Re: Declarative partitioning

From: Robert Haas <robertmhaas(at)gmail(dot)com>
To: Amit Langote <Langote_Amit_f8(at)lab(dot)ntt(dot)co(dot)jp>
Cc: Alvaro Herrera <alvherre(at)2ndquadrant(dot)com>, Amit Langote <amitlangote09(at)gmail(dot)com>, Simon Riggs <simon(at)2ndquadrant(dot)com>, "pgsql-hackers(at)postgresql(dot)org" <pgsql-hackers(at)postgresql(dot)org>
Subject: Re: Declarative partitioning
Date: 2015-12-17 18:56:45
Message-ID: CA+TgmoZZMfcf16YaHuhP1Vk=j8PDFeHCvfj+FJQd+eFhs+7P8A@mail.gmail.com
Views: Raw Message | Whole Thread | Download mbox | Resend email
Thread:
Lists: pgsql-hackers

On Mon, Dec 14, 2015 at 2:14 AM, Amit Langote
<Langote_Amit_f8(at)lab(dot)ntt(dot)co(dot)jp> wrote:
> Syntax to create a partitioned table (up to 2 levels of partitioning):
>
> CREATE TABLE foo (
> ...
> )
> PARTITION BY R/L ON (key0)
> SUBPARTITION BY R/L ON (key1)
> [(PARTITION foo_1 FOR VALUES <val> [<storage_params>] [<tblspc>]
> [(SUBPARTITION foo_1_1 FOR VALUES <val> [<storage_params>] [<tblspc>],
> ...)], ...)];
>
> The above creates two pg_partitioned_rel entries for foo with partlevel 0
> and 1, for key0 and key1, respectively. For foo_1 and foo_1_1, this
> creates pg_partition entries, with foo and foo_1 as partparent,
> respectively.
>
> Why just 2 levels? - it seems commonplace and makes the syntax more
> intuitive? I guess it might be possible to generalize the syntax for
> multi-level partitioning. Ideas? If we want to support the notion of
> sub-partition template in future, that would require some thought, more
> importantly proper catalog organization for the same.

I do not think this is a particularly good idea. You're going to need
to dump each partition separately at least in --binary-upgrade mode,
because each is going to have its own magic OIDs that need to be
restored, and also because there will most likely be at least some
properties that are going to vary between partitions. You could
require that every partition have exactly the same set of columns,
constraints, rules, triggers, policies, attribute defaults, comments,
column comments, and everything else that might be different from one
partition to another, and further require that they have exactly
matching indexes.
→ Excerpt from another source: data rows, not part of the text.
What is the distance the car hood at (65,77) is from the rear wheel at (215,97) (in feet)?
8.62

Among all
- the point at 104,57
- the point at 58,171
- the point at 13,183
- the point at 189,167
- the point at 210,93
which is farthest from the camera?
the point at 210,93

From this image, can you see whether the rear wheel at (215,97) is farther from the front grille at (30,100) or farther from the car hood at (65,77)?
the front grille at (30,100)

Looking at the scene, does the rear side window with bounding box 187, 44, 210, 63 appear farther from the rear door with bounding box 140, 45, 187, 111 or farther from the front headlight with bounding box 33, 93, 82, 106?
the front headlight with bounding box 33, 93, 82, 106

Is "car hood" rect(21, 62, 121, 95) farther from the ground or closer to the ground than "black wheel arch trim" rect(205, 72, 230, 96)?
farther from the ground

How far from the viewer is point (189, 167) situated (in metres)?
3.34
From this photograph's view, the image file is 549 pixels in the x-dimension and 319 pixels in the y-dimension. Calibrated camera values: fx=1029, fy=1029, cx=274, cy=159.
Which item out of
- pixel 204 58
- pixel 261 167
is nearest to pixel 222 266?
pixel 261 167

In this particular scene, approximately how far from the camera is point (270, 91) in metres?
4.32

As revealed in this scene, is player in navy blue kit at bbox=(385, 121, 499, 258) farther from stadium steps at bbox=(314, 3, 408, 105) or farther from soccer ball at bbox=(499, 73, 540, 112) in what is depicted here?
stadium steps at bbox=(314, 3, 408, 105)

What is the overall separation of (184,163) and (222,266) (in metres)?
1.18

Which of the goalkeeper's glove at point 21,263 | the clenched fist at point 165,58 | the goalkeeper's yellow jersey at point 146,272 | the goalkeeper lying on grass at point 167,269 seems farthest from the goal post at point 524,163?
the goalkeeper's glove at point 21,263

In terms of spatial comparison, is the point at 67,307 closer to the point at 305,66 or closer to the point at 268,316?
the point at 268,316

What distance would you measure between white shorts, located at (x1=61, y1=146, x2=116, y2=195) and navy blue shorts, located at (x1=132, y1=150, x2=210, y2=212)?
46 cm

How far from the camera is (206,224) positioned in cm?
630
It would take a fair amount of code to prohibit all
that, but it could be done. However, do we really want that? There
may well be some things were we want to enforce that the parent and
the child are exactly identical, but I doubt we want that for
absolutely every property, current and future, of the partition. And
even if you did, because of the --binary-upgrade stuff, you still need
to to be able to dump them separately.

Therefore, I believe it is a whole lot better to make the primary
syntax for table partitioning something where you issue a CREATE
statement for the parent and then a CREATE statement for each child.
If we want to also have a convenience syntax so that people who want
to create a parent and a bunch of children in one fell swoop can do
so, fine.

I would not choose to model the syntax for creating partitions on
Oracle. I don't find that syntax particularly nice or easy to
remember. I say PARTITION BY RANGE, and then inside the parentheses I
use the PARTITION keyword for each partition? Really? But I think
copying the style while having the details be incompatible is an even
worse idea.

> What about ALTER TABLE? - Instead of allowing ALTER TABLE to be applied
> directly to partitions on case-by-case basis (they are tables under the
> hood after all), we should restrict AT to the master table. Most of the AT
> changes implicitly propagate from the master table to its partitions. Some
> of them could be directly applied to partitions and/or sub-partitions such
> as rename, storage manipulations like - changing tablespace, storage
> parameters (reloptions), etc.:
>
> ALTER TABLE foo
> RENAME PARTITION <partition-name> TO <new-name>;
>
> ALTER TABLE foo
> RENAME SUBPARTITION <sub-partition-name> TO <new-name>;
>
> ALTER TABLE foo
> SET TABLESPACE ... [DEFAULT] FOR PARTITION <partition-name>;
>
> ALTER TABLE foo
> SET TABLESPACE ... FOR SUBPARTITION <sub-partition-name>;
>
> ALTER TABLE foo
> SET (storage_parameter = value) [DEFAULT] FOR PARTITION <partition-name>;
>
> ALTER TABLE foo
> SET (storage_parameter = value) FOR SUBPARTITION <sub-partition-name>;

I don't think this is a very good idea. This is basically proposing
that for every DDL command that you can apply to a table, you have to
spell it differently for a partition. That seems like a lot of extra
work for no additional functionality.

> By the way, should we also allow changing the logging of
> partitions/sub-partitions as follows?

Again, I think you're coming at this from the wrong direction.
Instead of saying we're going to disallow all changes to the
partitions and then deciding we need to allow certain changes after
all, I think we should allow everything that is currently allowed for
an inherited table and then decide which of those things we need to
prohibit, and why. For example, if you insist that a child table has
to have a tuple descriptor that matches the parent, that can improve
efficiency: Append won't need to project, and so on. But it now
becomes very difficult to support taking a stand-alone table and
making it a partition of an existing partitioned table, because the
set of dropped columns might not match. Having to give an error in
that case amounts to "we're sorry, we can't attach your partition to
the partitioning hierarchy because of some invisible state that you
can't see" isn't very nice. Now I'm not saying that isn't the right
decision, but I think the design choices here need to be carefully
thought about.

Stepping away from that particular example, a blanket prohibition on
changing any attribute of a child table seems like it will prohibit a
lot of useful things that really ought to work. And again, I don't
think it's a good idea to implement separate syntax for changing a
partition vs. changing a table. If I want to set a partition as
unlogged, I should be able to say ALTER TABLE partition_name UNLOGGED
or maybe ALTER PARTITION partition_name UNLOGGED, not be forced to use
some new grammar production that looks completely different.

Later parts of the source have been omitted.